Type: Bug Priority: Major - P3
Reporter: Charlie Swanson Assignee: Charlie Swanson
Resolution: Done Votes: 0
Labels: None
Remaining Estimate: Not Specified
Time Spent: Not Specified
Original Estimate: Not Specified

Issue Links:
Backports
Related
related to SERVER-24196 mapReduce command can unpin a ClientC... Closed
Backwards Compatibility: Fully Compatible
Operating System: ALL
Backport Requested:
v3.4
Sprint: Query 2017-01-23
Participants:

 Description   

There is code that attempts to prevent this from happening, but it's subtly broken. During the Map/Reduce command we construct a RangePreserver to prevent migrated chunks from being deleted out from under us. The RangePreserver will create a ClientCursor on the collection, preventing the RangeDeleter from deleting migrated ranges. In order to destroy a RangeDeleter you need to hold the collection lock in at least MODE_IS. Destroying a RangePreserver will attempt to delete and de-register its ClientCursor, and thus will need to access the CursorManager. The lock must be held to prevent the CursorManager from being destroyed while its being accessed (the CursorManager is deleted when a Collection is deleted, e.g. by a drop). We attempt to ensure this is the case by using the ON_BLOCK_EXIT macro to acquire a lock and clean up the ClientCursorPin:

        // Prevent sharding state from changing during the MR.
        unique_ptr<RangePreserver> rangePreserver;
        ScopedCollectionMetadata collMetadata;
        {
            AutoGetCollectionForRead ctx(txn, config.ns);
 
            Collection* collection = ctx.getCollection();
            if (collection) {
                rangePreserver.reset(new RangePreserver(collection));
            }
 
            // Get metadata before we check our version, to make sure it doesn't increment
            // in the meantime.  Need to do this in the same lock scope as the block.
            if (ShardingState::get(txn)->needCollectionMetadata(txn, config.ns)) {
                collMetadata = CollectionShardingState::get(txn, config.ns)->getMetadata();
            }
        }
 
        // Ensure that the RangePreserver is freed under the lock.
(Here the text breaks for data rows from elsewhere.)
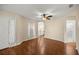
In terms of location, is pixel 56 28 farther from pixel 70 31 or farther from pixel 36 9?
pixel 36 9

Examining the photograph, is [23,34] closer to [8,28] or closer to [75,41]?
[8,28]

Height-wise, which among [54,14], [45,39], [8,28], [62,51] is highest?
[54,14]

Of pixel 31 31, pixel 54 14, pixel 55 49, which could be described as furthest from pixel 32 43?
pixel 54 14

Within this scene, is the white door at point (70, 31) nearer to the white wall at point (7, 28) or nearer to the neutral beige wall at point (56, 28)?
the neutral beige wall at point (56, 28)

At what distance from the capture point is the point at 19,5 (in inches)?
98.7

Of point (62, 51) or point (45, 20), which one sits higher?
point (45, 20)

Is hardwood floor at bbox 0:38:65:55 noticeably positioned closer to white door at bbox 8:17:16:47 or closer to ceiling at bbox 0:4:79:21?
white door at bbox 8:17:16:47

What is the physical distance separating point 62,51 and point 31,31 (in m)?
0.57

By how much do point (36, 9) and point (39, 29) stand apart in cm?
32

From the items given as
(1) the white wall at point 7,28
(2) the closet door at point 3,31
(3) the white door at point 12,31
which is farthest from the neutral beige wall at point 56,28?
(2) the closet door at point 3,31

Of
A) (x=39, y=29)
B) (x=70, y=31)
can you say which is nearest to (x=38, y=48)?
(x=39, y=29)

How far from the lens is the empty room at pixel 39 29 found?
8.31 feet

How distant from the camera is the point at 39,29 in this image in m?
2.61
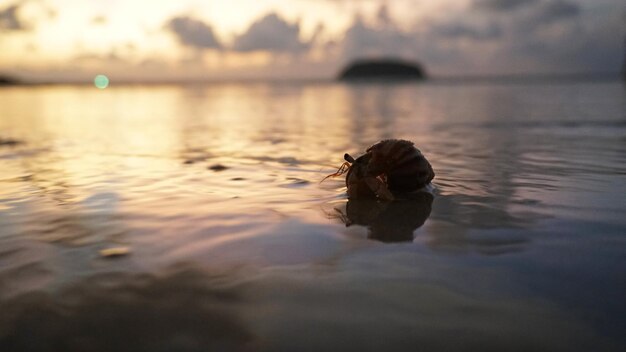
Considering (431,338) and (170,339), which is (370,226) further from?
(170,339)

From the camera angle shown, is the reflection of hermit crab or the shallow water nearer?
the shallow water

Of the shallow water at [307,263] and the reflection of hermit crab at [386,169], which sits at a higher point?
the reflection of hermit crab at [386,169]

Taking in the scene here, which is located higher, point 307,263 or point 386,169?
point 386,169

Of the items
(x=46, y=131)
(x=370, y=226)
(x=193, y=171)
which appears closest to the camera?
(x=370, y=226)

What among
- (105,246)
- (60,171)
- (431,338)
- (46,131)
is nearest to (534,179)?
(431,338)

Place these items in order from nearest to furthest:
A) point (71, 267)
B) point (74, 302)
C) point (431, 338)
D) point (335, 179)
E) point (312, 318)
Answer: point (431, 338)
point (312, 318)
point (74, 302)
point (71, 267)
point (335, 179)

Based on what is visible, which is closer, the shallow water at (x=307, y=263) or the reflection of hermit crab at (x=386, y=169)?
the shallow water at (x=307, y=263)

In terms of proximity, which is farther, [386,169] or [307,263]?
[386,169]

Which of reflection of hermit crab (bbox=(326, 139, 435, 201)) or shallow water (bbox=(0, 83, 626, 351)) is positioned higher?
reflection of hermit crab (bbox=(326, 139, 435, 201))
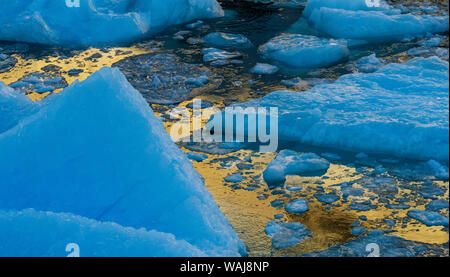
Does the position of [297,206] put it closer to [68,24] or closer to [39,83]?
[39,83]

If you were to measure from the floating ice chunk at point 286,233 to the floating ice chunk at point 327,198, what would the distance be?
265 mm

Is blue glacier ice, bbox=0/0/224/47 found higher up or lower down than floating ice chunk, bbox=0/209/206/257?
lower down

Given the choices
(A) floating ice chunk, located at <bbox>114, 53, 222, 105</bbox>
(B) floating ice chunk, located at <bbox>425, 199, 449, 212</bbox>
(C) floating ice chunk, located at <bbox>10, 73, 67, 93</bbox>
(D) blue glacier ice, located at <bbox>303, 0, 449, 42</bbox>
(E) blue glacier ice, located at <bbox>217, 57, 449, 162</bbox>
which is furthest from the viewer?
(D) blue glacier ice, located at <bbox>303, 0, 449, 42</bbox>

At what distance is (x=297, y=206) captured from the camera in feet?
9.78

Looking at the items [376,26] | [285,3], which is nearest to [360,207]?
[376,26]

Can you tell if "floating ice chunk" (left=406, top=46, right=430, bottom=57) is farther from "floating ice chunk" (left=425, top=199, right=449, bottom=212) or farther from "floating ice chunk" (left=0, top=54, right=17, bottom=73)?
"floating ice chunk" (left=0, top=54, right=17, bottom=73)

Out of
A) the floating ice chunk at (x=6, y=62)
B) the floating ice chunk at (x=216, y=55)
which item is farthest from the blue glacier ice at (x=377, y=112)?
the floating ice chunk at (x=6, y=62)

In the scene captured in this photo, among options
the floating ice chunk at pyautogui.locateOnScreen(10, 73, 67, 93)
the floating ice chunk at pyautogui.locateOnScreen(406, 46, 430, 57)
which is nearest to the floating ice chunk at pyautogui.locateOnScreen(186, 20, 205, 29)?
the floating ice chunk at pyautogui.locateOnScreen(10, 73, 67, 93)

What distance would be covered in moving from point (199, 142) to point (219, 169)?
0.38 meters

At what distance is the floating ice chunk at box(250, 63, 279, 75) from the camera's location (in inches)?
188

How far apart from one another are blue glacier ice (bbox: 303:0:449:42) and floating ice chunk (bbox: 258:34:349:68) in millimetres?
380

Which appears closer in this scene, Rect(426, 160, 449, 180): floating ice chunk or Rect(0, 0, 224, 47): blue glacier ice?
Rect(426, 160, 449, 180): floating ice chunk

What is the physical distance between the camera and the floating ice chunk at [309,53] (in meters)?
4.93
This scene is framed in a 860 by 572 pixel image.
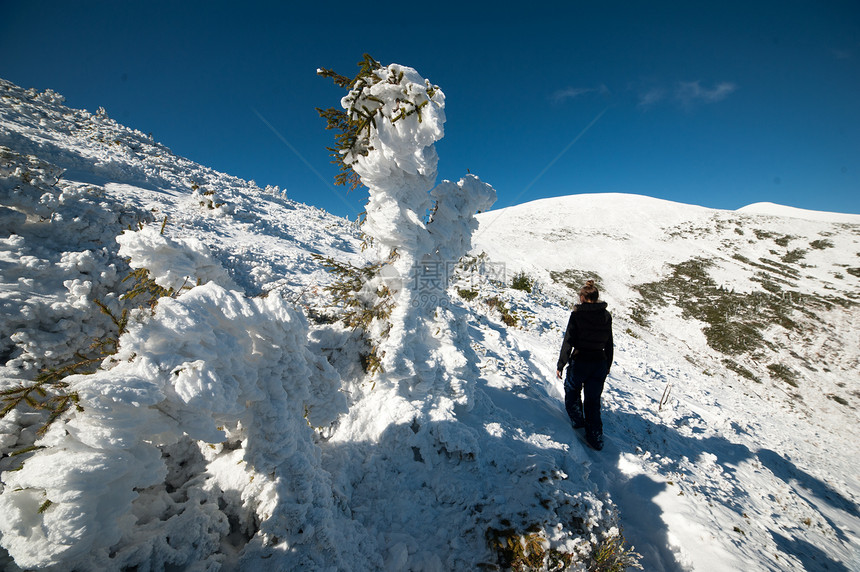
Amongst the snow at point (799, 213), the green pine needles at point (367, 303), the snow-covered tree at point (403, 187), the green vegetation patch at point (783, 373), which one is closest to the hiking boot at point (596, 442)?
the snow-covered tree at point (403, 187)

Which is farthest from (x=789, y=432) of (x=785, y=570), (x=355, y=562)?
(x=355, y=562)

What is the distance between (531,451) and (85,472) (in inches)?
187

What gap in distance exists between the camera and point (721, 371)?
52.7 ft

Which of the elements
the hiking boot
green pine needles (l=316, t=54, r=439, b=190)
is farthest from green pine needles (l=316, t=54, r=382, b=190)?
the hiking boot

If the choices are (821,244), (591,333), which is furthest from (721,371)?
(821,244)

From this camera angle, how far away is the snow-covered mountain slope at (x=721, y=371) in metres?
4.29

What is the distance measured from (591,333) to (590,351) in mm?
337

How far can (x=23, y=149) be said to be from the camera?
1117cm

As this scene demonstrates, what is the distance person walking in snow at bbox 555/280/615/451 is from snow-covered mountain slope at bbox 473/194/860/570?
66 centimetres

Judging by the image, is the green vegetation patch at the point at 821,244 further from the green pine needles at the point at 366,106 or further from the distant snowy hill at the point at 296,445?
the green pine needles at the point at 366,106

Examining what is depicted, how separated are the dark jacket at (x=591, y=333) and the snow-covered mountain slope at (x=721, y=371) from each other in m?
1.75

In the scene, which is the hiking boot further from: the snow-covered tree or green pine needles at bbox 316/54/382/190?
green pine needles at bbox 316/54/382/190

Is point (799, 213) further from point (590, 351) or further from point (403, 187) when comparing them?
point (403, 187)

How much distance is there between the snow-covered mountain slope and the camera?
169 inches
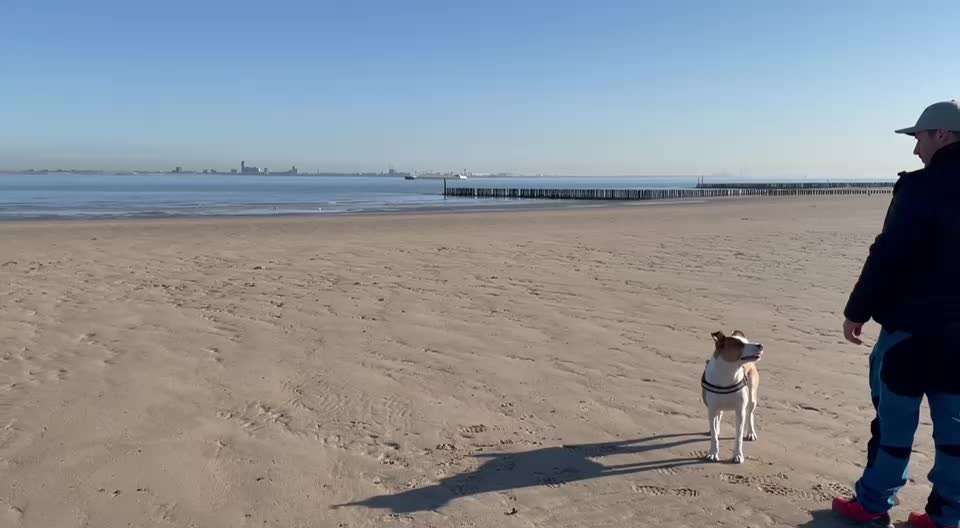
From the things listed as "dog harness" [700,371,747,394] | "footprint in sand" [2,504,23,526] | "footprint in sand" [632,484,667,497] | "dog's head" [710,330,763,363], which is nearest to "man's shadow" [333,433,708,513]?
"footprint in sand" [632,484,667,497]

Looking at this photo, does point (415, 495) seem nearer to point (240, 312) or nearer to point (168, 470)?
point (168, 470)

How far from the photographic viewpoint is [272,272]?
10836mm

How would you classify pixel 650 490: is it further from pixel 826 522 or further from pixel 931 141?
pixel 931 141

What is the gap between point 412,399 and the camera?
5184 mm

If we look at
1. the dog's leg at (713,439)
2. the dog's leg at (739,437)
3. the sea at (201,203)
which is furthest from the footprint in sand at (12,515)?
the sea at (201,203)

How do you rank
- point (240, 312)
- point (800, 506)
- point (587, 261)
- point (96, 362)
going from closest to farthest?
point (800, 506)
point (96, 362)
point (240, 312)
point (587, 261)

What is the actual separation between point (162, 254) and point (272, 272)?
3567 millimetres

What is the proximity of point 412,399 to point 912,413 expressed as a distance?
126 inches

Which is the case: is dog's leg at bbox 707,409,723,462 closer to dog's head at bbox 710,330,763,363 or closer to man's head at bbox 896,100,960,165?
dog's head at bbox 710,330,763,363

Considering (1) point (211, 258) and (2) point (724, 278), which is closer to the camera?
(2) point (724, 278)

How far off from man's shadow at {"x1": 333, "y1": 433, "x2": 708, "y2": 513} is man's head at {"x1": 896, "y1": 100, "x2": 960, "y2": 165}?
2114 mm

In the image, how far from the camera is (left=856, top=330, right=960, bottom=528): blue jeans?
119 inches

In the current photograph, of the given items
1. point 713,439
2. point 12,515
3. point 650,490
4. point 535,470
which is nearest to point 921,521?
point 713,439

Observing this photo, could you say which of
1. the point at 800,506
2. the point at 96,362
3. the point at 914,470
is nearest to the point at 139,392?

This is necessary since the
        // RangePreserver's destructor unpins a ClientCursor, and access to the CursorManager must
        // be done under the lock.
        ON_BLOCK_EXIT([txn, &config, &rangePreserver] {
            if (rangePreserver) {
                AutoGetCollectionForRead ctx(txn, config.ns);
                rangePreserver.reset();
            }
        });

This almost works, but AutoGetCollectionForRead does more than just acquire locks, it also can throw an exception. When this happens, rangePreserver is not reset in the ON_BLOCK_EXIT block, and instead the unique_ptr is destroyed, deleting the ClientCursorPin without a lock.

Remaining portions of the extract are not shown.